Oando’s CEO, Wale Tinubu, expressed optimism about the acquisition’s impact on the company’s operations and the broader Nigerian energy sector.

“It is a win for Oando and every indigenous energy player, as we take our destiny in our hands and play a pivotal role in this next phase of the nation’s upstream evolution,” Tinubu stated. “With our assumption of the role of operator, our immediate focus is on optimizing the assets’ immense potential, advancing production, and contributing to our strategic objectives.”

Impact of The Deal on Reserves and Cash Flow

This acquisition is expected to double Oando’s total reserves, with the company’s reserves jumping by 98% from 505.6 million barrels of oil equivalent (MMboe) to over 1 billion barrels of oil equivalent (Bnboe). The transaction is immediately cash-generative, and Oando anticipates a substantial boost to its cash flows as a result.

The acquisition also places Oando in a stronger position within the Nigerian energy sector, particularly as the company assumes the role of operator for the newly acquired assets. This operational control will enable Oando to optimize production processes and leverage the full potential of the assets, further enhancing its market position.

Oando’s acquisition of NAOC is part of a broader trend of international oil companies (IOCs) exiting offshore and shallow-water operations in Nigeria. These IOCs are increasingly focused on onshore activities, driven by challenges such as oil theft, pipeline vandalism, and security concerns that have adversely affected production.

In recent years, several major players have either completed or are in the process of completing similar divestitures. For instance, Norway’s Equinor and China’s Addax have entered agreements to sell their offshore assets, while Shell has reached a deal to divest its local subsidiary to a consortium of indigenous firms.
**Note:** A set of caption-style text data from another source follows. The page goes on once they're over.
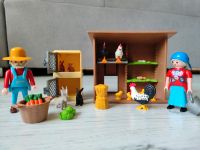 Playmobil 4491 Hasenstall und 4492 Kaninchenstall Essen - Essen-Kray Vorschau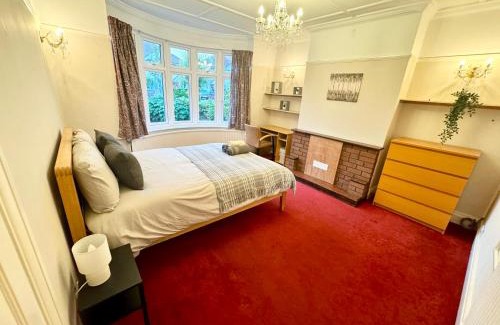 Filton House | Comfortable Accommodation Near Southmead for Every Traveler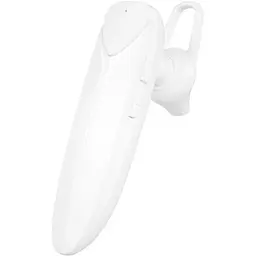 Bluetooth-гарнітура XO BE20 Білий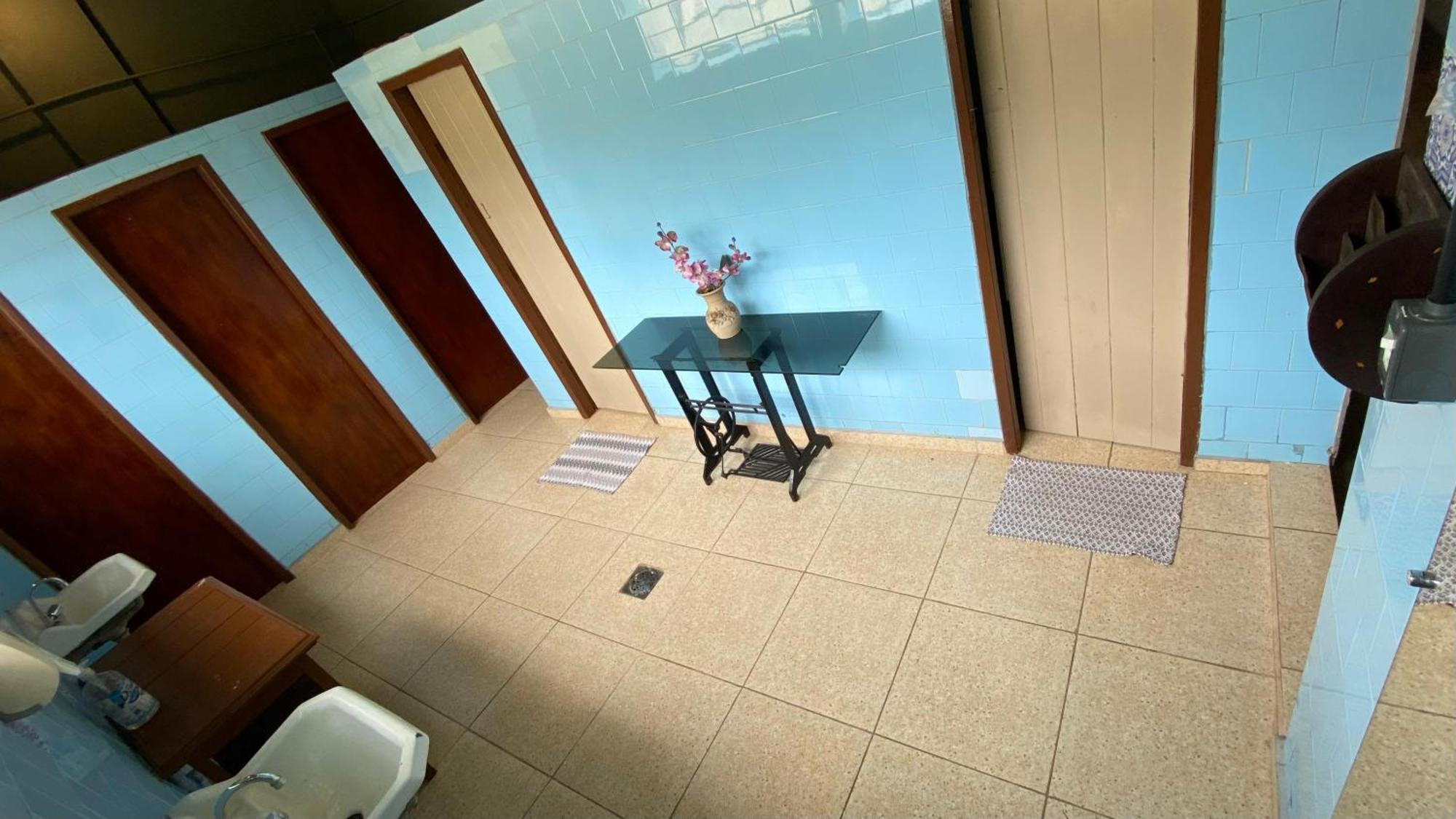 Brumas Ouro Preto Hostel E Pousada Phòng bức ảnh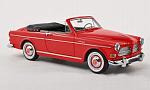 Volvo Amazon Coune Convertible 1963 (Red) by NEO.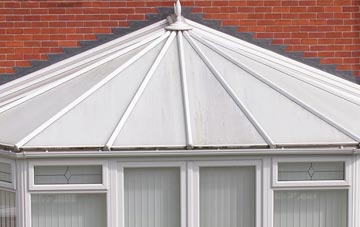Cowlairs polycarbonate conservatory roof repairs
ExxonMobil is also advancing a transaction to sell its shallow-water oil assets to Seplat, a deal valued at approximately $1.3 billion.

Eni, in a statement on its website, confirmed that the deal with Oando excludes its 5% participating interest in the Shell Production Development Company Joint Venture (SPDC JV). The Italian firm reiterated its commitment to Nigeria, stating that it will continue to operate in the country through investments in deep-water projects and Nigeria LNG, while also exploring new opportunities in the agri-feedstock sector.

Oando has experienced a remarkable 314% increase in its stock price since the beginning of the year, making it the second-best-performing stock on the Nigerian market. The completion of the NAOC acquisition is expected to strengthen Oando’s market position further and contribute to its long-term growth trajectory.

This acquisition is not only a significant milestone for Oando but also a reflection of the evolving dynamics within the Nigerian oil and gas industry, where indigenous companies are increasingly taking on larger roles in the sector.